Good day! There is a machine with microtic OS. On which Traffic Traffic Sensor is configured which sends data to IP 10.10.10.10 port 9996 (I do not know for sure but I think that the UDP protocol is used). I think quite a few people wondered to build their own collector that will display the data in the form in which we want to see them! I tried to write something of my own, but it didn’t give any results :(. I used the IdUDPServer1 component. I would just like to output to the Memo what the microtic sends

uses idSocketHandle procedure TForm1.IdUDPServer1UDPRead(AThread: TIdUDPListenerThread; AData: TBytes; ABinding: TIdSocketHandle); var s: String; i:Integer; begin s := ''; try i := 0; while (AData[i] <> 0) do begin s := s + chr(AData[i]); i := i + 1; end; finally Memo1.Lines.Add(s); end; end; 

When I start, I see that the cursor is running to the bottom in the Memo field, but the data is not output :(. Maybe I am using the wrong component or do other components already exist for this business?

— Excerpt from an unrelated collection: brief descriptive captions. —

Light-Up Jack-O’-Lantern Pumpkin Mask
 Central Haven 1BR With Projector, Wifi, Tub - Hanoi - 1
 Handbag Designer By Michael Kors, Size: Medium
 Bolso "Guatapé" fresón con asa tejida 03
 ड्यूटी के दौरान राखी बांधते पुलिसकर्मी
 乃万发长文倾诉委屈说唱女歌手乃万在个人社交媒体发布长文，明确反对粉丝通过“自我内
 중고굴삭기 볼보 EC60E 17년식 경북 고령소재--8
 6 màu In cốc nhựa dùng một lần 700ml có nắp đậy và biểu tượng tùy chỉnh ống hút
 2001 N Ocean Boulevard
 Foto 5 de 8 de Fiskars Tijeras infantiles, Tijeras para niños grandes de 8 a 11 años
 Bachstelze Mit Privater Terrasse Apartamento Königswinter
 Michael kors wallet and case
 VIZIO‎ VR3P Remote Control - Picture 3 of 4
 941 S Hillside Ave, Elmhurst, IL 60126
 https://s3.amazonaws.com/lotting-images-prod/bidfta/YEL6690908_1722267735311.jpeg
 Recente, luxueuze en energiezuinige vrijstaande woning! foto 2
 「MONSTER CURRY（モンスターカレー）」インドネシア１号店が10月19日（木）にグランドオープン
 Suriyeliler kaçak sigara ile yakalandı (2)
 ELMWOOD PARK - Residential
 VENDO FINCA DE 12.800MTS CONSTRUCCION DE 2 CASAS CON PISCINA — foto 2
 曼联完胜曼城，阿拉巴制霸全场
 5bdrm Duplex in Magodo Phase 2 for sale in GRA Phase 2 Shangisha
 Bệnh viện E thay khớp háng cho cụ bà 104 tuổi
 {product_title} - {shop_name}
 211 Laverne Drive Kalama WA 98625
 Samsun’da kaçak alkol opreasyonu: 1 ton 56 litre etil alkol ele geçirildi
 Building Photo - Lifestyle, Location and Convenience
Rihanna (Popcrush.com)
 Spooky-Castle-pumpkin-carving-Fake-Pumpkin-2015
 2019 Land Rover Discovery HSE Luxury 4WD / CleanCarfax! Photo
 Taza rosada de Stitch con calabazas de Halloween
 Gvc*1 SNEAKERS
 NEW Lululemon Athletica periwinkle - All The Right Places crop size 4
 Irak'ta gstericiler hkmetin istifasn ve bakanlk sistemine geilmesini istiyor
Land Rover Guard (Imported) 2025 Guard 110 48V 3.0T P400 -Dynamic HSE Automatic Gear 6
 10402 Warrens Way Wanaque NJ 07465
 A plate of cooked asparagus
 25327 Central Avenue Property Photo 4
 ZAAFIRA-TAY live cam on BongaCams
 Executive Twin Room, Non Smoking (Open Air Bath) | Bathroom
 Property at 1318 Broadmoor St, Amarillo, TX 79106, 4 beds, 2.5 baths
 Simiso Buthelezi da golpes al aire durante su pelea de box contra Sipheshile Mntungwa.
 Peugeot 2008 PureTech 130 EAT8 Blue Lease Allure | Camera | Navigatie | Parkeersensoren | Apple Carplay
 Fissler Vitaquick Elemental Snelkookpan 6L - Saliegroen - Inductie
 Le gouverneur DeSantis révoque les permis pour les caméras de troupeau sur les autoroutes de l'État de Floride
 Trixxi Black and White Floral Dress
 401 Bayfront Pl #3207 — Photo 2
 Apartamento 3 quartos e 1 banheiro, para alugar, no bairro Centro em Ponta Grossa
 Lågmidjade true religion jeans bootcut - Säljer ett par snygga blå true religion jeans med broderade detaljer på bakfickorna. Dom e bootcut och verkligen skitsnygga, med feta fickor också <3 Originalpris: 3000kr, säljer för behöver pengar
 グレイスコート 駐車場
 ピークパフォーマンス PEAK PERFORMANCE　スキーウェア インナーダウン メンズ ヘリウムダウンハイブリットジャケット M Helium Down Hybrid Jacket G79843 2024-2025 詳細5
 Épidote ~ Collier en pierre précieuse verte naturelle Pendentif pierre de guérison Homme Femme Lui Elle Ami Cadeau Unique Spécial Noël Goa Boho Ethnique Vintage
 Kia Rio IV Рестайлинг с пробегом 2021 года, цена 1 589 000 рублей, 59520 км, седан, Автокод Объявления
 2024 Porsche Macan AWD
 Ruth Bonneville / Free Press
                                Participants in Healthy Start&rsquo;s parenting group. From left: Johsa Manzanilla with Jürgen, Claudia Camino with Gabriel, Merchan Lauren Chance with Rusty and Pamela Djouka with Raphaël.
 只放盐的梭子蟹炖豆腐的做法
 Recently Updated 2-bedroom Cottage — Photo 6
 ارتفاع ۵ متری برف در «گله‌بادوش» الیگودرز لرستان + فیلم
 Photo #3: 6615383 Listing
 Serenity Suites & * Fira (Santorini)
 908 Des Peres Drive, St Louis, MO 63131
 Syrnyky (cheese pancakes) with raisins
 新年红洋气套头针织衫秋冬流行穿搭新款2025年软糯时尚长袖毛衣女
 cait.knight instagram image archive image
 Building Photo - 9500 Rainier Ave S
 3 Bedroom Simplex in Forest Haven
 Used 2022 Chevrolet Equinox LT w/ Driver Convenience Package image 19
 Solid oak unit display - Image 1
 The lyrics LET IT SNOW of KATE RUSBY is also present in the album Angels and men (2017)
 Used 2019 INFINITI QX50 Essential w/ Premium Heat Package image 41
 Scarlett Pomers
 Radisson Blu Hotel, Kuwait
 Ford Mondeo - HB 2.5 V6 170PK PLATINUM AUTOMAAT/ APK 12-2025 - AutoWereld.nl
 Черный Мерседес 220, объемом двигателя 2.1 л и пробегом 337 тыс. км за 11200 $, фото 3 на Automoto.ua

  • Put the traffic monitor on 10.10.10.10 (for example, Wireshark) and you will get something and in what form, on which protocol ... The component is most likely not the one, you don’t have a server, but the client on a 10.10.10.10 machine should - Dex

1 answer 1

The component is used, IdUDPServer ... The Server and Client components from the Indy series are not a server and a client in the usual way: here the client only sends data, and the server only accepts. If the cursor runs down, then some data is received. Most likely, Memo just can not display them (non-printable characters). I advise you to save the file to the data, and then simply open it with any HEX editor — then it will be known exactly what was accepted. And instead of the Memo1.Lines.Add (s) command, it is better to use Memo1.Text: = Memo1.Text + s, then there will not be any extra line breaks.